CONSIGNES:
1. D'après le texte sur les Kichwa, en quelle année leur territoire a-t-il été acquis ?
2. Prolongez le texte sur les Kichwa au-delà de sa dernière phrase.

EXTRAIT:
************
La nécessité de conserver et de protéger les forêts du monde est claire et urgente. Les peuples autochtones tels que les Kichwa d'Amazonie ont reconnu la nécessité de prendre des mesures pour prévenir les terribles effets du changement climatique, de la déforestation et des impacts sur les espèces. À cette fin, un groupe appartenant à la communauté Kichwa a mis en œuvre des pratiques agroforestières innovantes et durables en Amazonie équatorienne.

Les Kichwa sont une population indigène d'environ 55 000 personnes qui vivent dans la forêt tropicale équatorienne, qui s'étend des contreforts des Andes aux basses terres de l'Amazonie. Ils sont conscients des menaces qui pèsent sur leur mode de vie et leur territoire, une zone de plus d'un million d'hectares, acquis en 1992 à la suite de la manifestation de Pastaza pour réclamer des droits sur leurs terres.
************
DONNÉES EXTRAITES:
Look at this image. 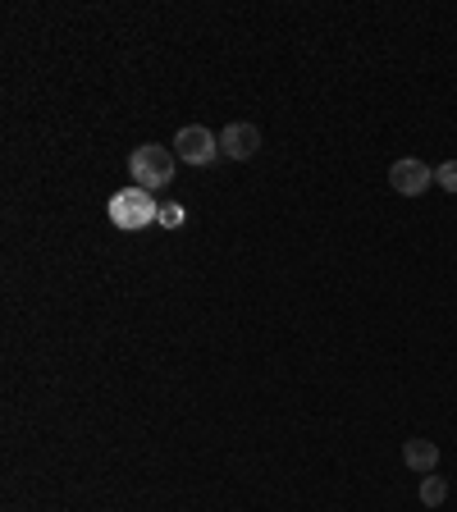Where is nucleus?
Here are the masks:
<instances>
[{
	"mask_svg": "<svg viewBox=\"0 0 457 512\" xmlns=\"http://www.w3.org/2000/svg\"><path fill=\"white\" fill-rule=\"evenodd\" d=\"M106 215H110V224H115V229H124V234H138V229L156 224L160 206H156V197H151L147 188H138V183H133V188H119L115 197H110Z\"/></svg>",
	"mask_w": 457,
	"mask_h": 512,
	"instance_id": "nucleus-1",
	"label": "nucleus"
},
{
	"mask_svg": "<svg viewBox=\"0 0 457 512\" xmlns=\"http://www.w3.org/2000/svg\"><path fill=\"white\" fill-rule=\"evenodd\" d=\"M174 151L170 147H160V142H142L133 156H128V174H133V183L138 188H147V192H156V188H165V183L174 179Z\"/></svg>",
	"mask_w": 457,
	"mask_h": 512,
	"instance_id": "nucleus-2",
	"label": "nucleus"
},
{
	"mask_svg": "<svg viewBox=\"0 0 457 512\" xmlns=\"http://www.w3.org/2000/svg\"><path fill=\"white\" fill-rule=\"evenodd\" d=\"M174 156H179L183 165H211V160L220 156V133H211L206 124H183L179 133H174Z\"/></svg>",
	"mask_w": 457,
	"mask_h": 512,
	"instance_id": "nucleus-3",
	"label": "nucleus"
},
{
	"mask_svg": "<svg viewBox=\"0 0 457 512\" xmlns=\"http://www.w3.org/2000/svg\"><path fill=\"white\" fill-rule=\"evenodd\" d=\"M389 183H394L398 197H421V192L435 183V170H430L426 160H416V156H403L389 165Z\"/></svg>",
	"mask_w": 457,
	"mask_h": 512,
	"instance_id": "nucleus-4",
	"label": "nucleus"
},
{
	"mask_svg": "<svg viewBox=\"0 0 457 512\" xmlns=\"http://www.w3.org/2000/svg\"><path fill=\"white\" fill-rule=\"evenodd\" d=\"M256 151H261V128H256V124H229V128H220V156L252 160Z\"/></svg>",
	"mask_w": 457,
	"mask_h": 512,
	"instance_id": "nucleus-5",
	"label": "nucleus"
},
{
	"mask_svg": "<svg viewBox=\"0 0 457 512\" xmlns=\"http://www.w3.org/2000/svg\"><path fill=\"white\" fill-rule=\"evenodd\" d=\"M403 462H407V471H416V476H430V471L439 467V444L435 439H407Z\"/></svg>",
	"mask_w": 457,
	"mask_h": 512,
	"instance_id": "nucleus-6",
	"label": "nucleus"
},
{
	"mask_svg": "<svg viewBox=\"0 0 457 512\" xmlns=\"http://www.w3.org/2000/svg\"><path fill=\"white\" fill-rule=\"evenodd\" d=\"M444 499H448V480L435 476V471H430V476H421V503H426V508H439Z\"/></svg>",
	"mask_w": 457,
	"mask_h": 512,
	"instance_id": "nucleus-7",
	"label": "nucleus"
},
{
	"mask_svg": "<svg viewBox=\"0 0 457 512\" xmlns=\"http://www.w3.org/2000/svg\"><path fill=\"white\" fill-rule=\"evenodd\" d=\"M435 183L444 192H457V160H444V165H435Z\"/></svg>",
	"mask_w": 457,
	"mask_h": 512,
	"instance_id": "nucleus-8",
	"label": "nucleus"
},
{
	"mask_svg": "<svg viewBox=\"0 0 457 512\" xmlns=\"http://www.w3.org/2000/svg\"><path fill=\"white\" fill-rule=\"evenodd\" d=\"M156 224H165V229H183V206L179 202H165L156 215Z\"/></svg>",
	"mask_w": 457,
	"mask_h": 512,
	"instance_id": "nucleus-9",
	"label": "nucleus"
}]
</instances>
************
CORRIGÉ DES EXERCICES:
1. En 1992, à la suite de la manifestation de Pastaza pour réclamer des droits sur leurs terres.

2.
Ces menaces sont les mêmes que dans d'autres régions de l'Amazonie : incendies de forêt, expansion de l'élevage, construction de routes, abattage et brûlage des forêts pour faire place à des monocultures comme celle de l'huile de palme, invasion des établissements humains, exploitation illégale du bois, exploitation minière et extraction de pétrole et de gaz.

Une réponse communautaire

En réponse à cela, un groupe de petits agriculteurs appartenant à la communauté Kichwa de 24 de Mayo, près de la ville de Loreto, dans la province d'Orellana, s'est organisé. Ils mettent en œuvre des approches innovantes de conservation des forêts dans les 6000 hectares de leur communauté (14 800 acres) par le biais de la coopérative indigène Ally Guayusa et de partenariats avec d'autres organisations.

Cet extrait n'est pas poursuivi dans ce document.